Resilience for Multi-Filter All-source Navigation Framework
Jonathon S. Gipson and Robert C. Leishman, ANT Center, Air Force Institute of Technology
Date/Time: Tuesday, Aug. 24, 2:50 p.m.
This effort augments the Autonomous and Resilient Management of All-source Sensors (ARMAS) framework and provides a convenient method to assure real-time navigation resilience and eliminate subfilter respawn downtime in the event of a sensor failure. This method presents a novel "observability" subfilter bank. The ARMAS framework was originally developed with linear 2D position and velocity sensors which provided fully overlapping position observability. Initial analysis of ARMAS with GNSS pseudorange data from a sUAS flight test at Camp Atterbury, IN show that ARMAS operations can become inconsistent if the FDE layer subfilters lose overlapping position estimation observability.

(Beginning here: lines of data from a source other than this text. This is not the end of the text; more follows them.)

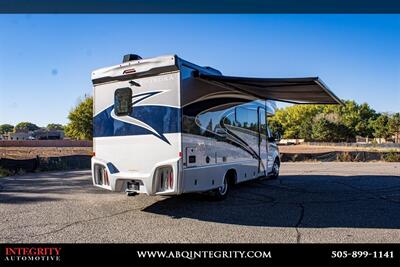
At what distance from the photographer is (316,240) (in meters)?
5.49

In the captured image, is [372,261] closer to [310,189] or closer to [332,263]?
[332,263]

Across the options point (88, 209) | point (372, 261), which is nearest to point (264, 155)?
point (88, 209)

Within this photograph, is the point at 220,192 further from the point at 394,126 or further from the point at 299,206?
the point at 394,126

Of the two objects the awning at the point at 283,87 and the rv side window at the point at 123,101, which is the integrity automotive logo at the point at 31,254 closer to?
the rv side window at the point at 123,101

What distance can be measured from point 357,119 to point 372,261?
87213 millimetres

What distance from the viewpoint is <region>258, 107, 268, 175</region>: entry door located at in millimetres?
10781

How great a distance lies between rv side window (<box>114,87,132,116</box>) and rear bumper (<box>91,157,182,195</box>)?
1.15 meters

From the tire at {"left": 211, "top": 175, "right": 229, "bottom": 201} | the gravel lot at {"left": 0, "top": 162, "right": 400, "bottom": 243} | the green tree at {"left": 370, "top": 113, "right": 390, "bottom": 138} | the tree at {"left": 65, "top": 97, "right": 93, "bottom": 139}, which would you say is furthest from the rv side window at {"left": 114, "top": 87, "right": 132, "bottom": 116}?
the green tree at {"left": 370, "top": 113, "right": 390, "bottom": 138}

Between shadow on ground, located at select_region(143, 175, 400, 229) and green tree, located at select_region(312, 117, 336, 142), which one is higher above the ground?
green tree, located at select_region(312, 117, 336, 142)

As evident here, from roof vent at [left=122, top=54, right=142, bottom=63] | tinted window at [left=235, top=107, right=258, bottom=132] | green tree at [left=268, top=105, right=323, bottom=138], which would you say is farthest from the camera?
green tree at [left=268, top=105, right=323, bottom=138]

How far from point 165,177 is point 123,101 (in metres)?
1.91

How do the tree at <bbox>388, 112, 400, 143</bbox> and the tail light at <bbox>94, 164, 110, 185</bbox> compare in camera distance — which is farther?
the tree at <bbox>388, 112, 400, 143</bbox>

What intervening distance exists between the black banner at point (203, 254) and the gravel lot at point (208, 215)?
11.2 inches

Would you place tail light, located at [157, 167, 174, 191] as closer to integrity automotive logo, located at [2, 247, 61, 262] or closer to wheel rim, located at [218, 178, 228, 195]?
wheel rim, located at [218, 178, 228, 195]
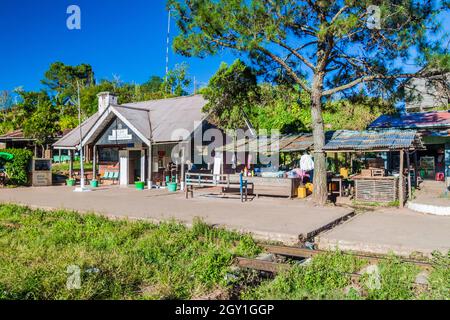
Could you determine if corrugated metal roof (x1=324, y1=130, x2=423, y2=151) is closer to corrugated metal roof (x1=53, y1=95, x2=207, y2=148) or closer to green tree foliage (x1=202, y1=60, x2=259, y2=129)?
green tree foliage (x1=202, y1=60, x2=259, y2=129)

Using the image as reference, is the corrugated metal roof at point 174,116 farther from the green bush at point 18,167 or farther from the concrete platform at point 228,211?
the green bush at point 18,167

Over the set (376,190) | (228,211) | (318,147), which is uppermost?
(318,147)

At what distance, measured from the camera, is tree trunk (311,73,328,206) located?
13148mm

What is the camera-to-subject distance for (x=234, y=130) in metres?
19.4

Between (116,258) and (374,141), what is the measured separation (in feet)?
33.5

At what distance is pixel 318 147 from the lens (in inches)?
532

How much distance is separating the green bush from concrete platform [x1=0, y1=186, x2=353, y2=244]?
6285mm

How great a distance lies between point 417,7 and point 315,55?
3.90 metres

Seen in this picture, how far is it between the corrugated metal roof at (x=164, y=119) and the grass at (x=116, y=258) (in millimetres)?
9197

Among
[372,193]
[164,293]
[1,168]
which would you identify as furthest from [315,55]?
[1,168]

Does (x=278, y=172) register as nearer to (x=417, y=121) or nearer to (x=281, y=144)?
(x=281, y=144)

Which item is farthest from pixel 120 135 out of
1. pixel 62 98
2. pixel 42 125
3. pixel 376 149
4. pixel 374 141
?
pixel 62 98

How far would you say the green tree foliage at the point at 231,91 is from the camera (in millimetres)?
15602
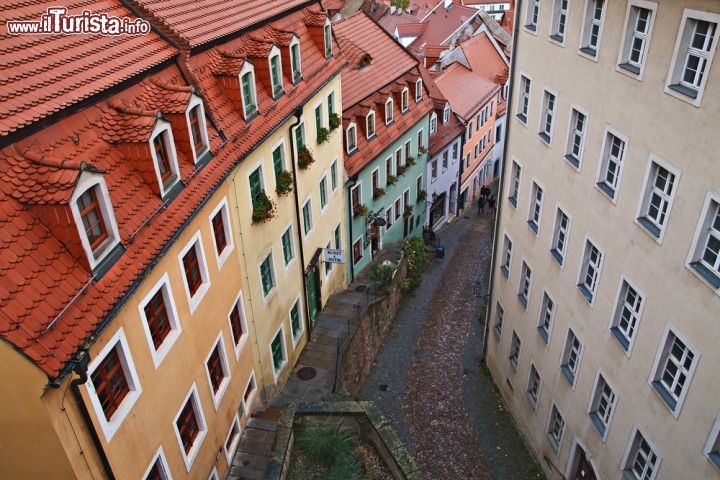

To maintain resilience to a single simultaneous sensor failure, we must assume that a single sensor may fail at any time. Since the ``observability'' bank contains a subset of subfilters which will form the new FDE layer after a sensor exclusion, the observable and stabilizable properties guaranteed by SOM are inherited by the newly formed FDE layer. Furthermore, SOM provides the user with a timely warning to augment with additional sensor data and provides a notification when the augmented sensor information is sufficient for resilience to a single simultaneous sensor failure. A Monte Carlo analysis of four example scenarios proves that a loss of overlapping position observability in the FDE layer can result in an inability to exclude a failed sensor and inadvertent validation of a corrupted sensor, resulting in undetected corruption of the main navigation solution. SOM is shown to guarantee ARMAS framework resilience to a single simultaneous sensor failure and is proven by the preservation of the ARMAS FDE and validation processes.